February 17, 2016
The overall project was a $90 million, 235,000 sq ft, 10 story office tower, our customer was Holder Construction. A&S’s scope of work included the Core & Shell drywall and acoustical ceilings and the Tenant Infill drywall and raised access computer flooring. Upon completion our total contract value was over $4.5 million.
A&S was responsible for the engineering of the cold formed metal framing assemblies for the exterior of the building in all locations where stone and metal panels are the final cladding system. The high parapet sits of 135′ above the ground and A&S worked with it’s scaffold erection company to design and custom fabricate a swinging stage that could accommodate the construction of the infamous “high parapet” that proved near impossible to access safely. Also noteworthy on this project is the core of the building is a FEMA approved Storm Walls. At each floor there is an evacuation area that is constructed of 16 ga metal studs, a layer of continuous 14 ga sheet metal each sheet, a layer of 3/4″ fire retardant plywood and two layers of 5/8″ fire retardant gypsum board on each side. This assembly was engineered by A&S’s third party engineers and subjected to and successfully passed the Texas Tech standards and found to comply with the requirement to withstand a projectile missile flying at up to 160 mph. On this project, we used over 1,600,000 screws, each and every one drilled in one at a time by a conscientious carpenter.

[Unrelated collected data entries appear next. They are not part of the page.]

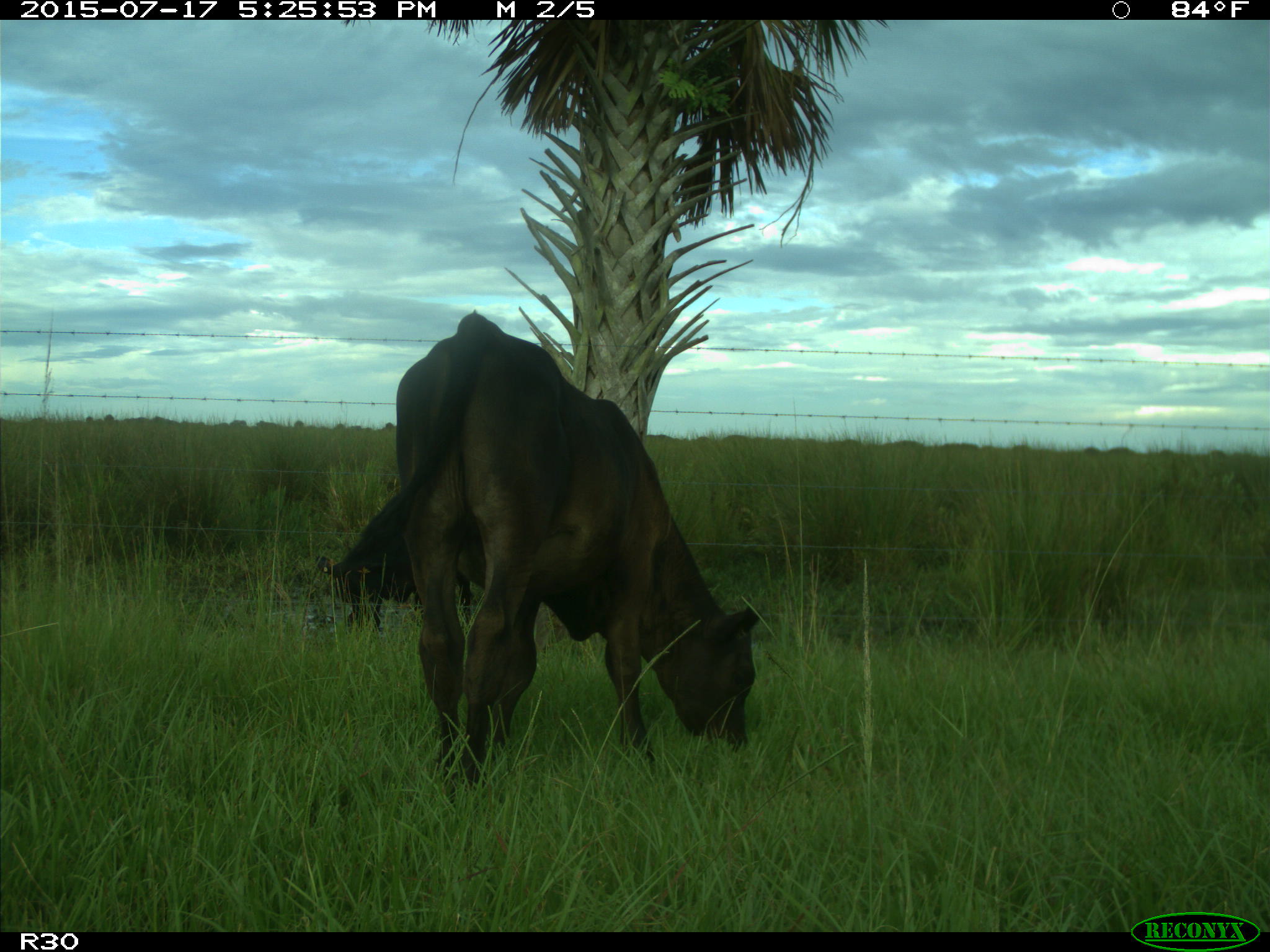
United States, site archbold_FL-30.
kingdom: Animalia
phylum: Chordata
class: Mammalia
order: Artiodactyla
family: Bovidae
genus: Bos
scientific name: Bos taurus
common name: domestic cow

6,000 sq ft of acoustical ceilings, 31,154 lineal feet of walls framed, over 1,200,000 sq ft of gypsum board hung and finished, 79,428 sq feet of 3/4″ Forest Stewardship Council certified plywood hung, over 50,000 sq ft of 14 ga sheet metal hung, 30,000 sq ft of spray applied “Thermacoustic” cellular insulation installed, and over 100,000 man hours were necessary to complete our scope of work. Weekends, night, after hours and holidays were worked in order to accommodate the schedule compression that resulted from the exterior curtain wall assemblies manufacturing delays.
The project required LEED documentation and extensive reporting to accommodate the contractor controlled insurance program.